NOTE: This is a proposal under review and is not implemented yet

TODO: review the names used. The names "proxy" and "seed" might not be ideal.

Motivation

The purpose of the locker contract is to add a layer of public key cryptography on top of existing contracts.

The protection against the replay attacks is usually done using a nonce. In Rholang, because of the parallelism, managing nonces is not simple, as it requires some form of synchronisation. For this reason we will use Rholang's unforgeable channels instead of "classic" nonces.

Locker Protocol

The locker protects the seed from the unauthorised users. Once the locker is created with a given public key and a given seed, only the owner of the corresponding private key can access the seed.

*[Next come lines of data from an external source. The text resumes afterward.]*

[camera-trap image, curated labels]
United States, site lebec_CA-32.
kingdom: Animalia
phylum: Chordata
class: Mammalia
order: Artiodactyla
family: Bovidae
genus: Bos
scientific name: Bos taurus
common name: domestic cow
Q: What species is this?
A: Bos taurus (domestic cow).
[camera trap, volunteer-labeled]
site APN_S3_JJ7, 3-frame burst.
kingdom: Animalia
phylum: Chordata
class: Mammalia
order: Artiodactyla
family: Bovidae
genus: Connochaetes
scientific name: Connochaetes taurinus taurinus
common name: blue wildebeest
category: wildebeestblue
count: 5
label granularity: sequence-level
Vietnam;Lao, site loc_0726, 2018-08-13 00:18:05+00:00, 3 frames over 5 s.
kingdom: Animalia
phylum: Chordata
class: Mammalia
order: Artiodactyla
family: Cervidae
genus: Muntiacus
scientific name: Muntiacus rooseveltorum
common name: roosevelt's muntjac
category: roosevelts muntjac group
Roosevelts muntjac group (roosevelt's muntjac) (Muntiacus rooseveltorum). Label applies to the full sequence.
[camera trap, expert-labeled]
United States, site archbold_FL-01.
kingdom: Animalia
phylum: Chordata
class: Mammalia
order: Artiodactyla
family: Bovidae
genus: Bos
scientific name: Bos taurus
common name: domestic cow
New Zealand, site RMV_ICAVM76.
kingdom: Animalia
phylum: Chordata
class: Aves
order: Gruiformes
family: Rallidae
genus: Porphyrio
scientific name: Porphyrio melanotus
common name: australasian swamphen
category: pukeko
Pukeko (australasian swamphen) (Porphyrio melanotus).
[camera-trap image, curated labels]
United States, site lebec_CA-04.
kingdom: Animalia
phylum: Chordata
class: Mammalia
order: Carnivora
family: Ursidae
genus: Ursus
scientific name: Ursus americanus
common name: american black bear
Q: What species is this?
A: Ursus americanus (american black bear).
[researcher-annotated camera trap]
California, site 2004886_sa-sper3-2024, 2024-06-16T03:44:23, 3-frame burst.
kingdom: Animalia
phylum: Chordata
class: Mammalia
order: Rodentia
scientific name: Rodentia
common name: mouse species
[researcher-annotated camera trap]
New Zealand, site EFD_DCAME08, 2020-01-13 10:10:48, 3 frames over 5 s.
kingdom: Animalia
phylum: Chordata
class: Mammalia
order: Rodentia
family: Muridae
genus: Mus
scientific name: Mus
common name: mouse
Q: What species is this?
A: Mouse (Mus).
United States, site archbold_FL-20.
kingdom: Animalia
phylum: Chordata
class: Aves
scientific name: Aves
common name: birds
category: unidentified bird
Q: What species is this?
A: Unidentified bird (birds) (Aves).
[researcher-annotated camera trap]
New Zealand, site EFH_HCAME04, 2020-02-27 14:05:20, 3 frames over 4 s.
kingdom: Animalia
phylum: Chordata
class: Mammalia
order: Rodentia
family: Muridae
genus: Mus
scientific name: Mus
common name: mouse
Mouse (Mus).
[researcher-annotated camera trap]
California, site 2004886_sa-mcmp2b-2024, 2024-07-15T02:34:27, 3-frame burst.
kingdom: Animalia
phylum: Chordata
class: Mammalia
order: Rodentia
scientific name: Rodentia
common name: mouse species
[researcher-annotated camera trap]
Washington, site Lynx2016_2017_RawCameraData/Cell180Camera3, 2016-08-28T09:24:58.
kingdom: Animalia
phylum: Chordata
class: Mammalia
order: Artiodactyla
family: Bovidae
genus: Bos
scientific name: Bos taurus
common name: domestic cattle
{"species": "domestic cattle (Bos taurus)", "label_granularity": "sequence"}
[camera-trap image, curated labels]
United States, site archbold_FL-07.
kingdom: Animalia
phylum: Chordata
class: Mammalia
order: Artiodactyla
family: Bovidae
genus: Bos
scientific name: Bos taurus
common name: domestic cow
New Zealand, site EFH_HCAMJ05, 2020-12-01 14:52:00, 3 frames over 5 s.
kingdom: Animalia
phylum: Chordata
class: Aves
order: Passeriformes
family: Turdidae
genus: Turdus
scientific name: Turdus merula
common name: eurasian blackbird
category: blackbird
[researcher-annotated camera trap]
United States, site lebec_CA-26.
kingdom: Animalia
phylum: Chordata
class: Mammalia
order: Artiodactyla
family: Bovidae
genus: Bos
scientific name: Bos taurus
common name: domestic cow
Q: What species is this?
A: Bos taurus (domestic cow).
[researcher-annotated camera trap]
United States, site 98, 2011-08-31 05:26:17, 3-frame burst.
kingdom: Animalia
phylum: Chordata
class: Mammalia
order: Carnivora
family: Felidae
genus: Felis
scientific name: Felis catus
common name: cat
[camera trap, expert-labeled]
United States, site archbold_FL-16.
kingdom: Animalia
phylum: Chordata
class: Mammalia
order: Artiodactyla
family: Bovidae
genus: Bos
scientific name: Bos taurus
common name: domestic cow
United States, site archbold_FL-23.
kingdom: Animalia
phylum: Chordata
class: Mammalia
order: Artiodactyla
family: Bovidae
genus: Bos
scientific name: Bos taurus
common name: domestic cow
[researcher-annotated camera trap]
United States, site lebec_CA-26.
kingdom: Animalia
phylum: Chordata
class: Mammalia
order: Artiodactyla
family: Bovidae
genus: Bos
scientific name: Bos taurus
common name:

In the diagrams below the red processes are Rholang "unforgeable names" that need to be kept private.

Creating the locker

The locker factory is a contract that creates the lockers and is registered in the RChain registry.

Using the locker

The usage happens as described below:

1. the session is initiated as the owner opens the locker and obtains a proxy
2. the owner sends messages to the proxy, which forwards them to the seed
3. the session ends when the proxy goes out of scope and thus the seed is no longer available

The body of the message "getAccess" contains a private receive channel and a signature over this channel. The signature over the receive channel guarantees that it is owned by the one who also owns the private key. The channel name must be known only by the owner of the locker. An attacker who knows this name will be able to receive the proxy and get access to the locker content.

The session ends when the owner lets the proxy go out of scope. Beyond this point there is no way to access the locker content unless, of course, a new session is initiated.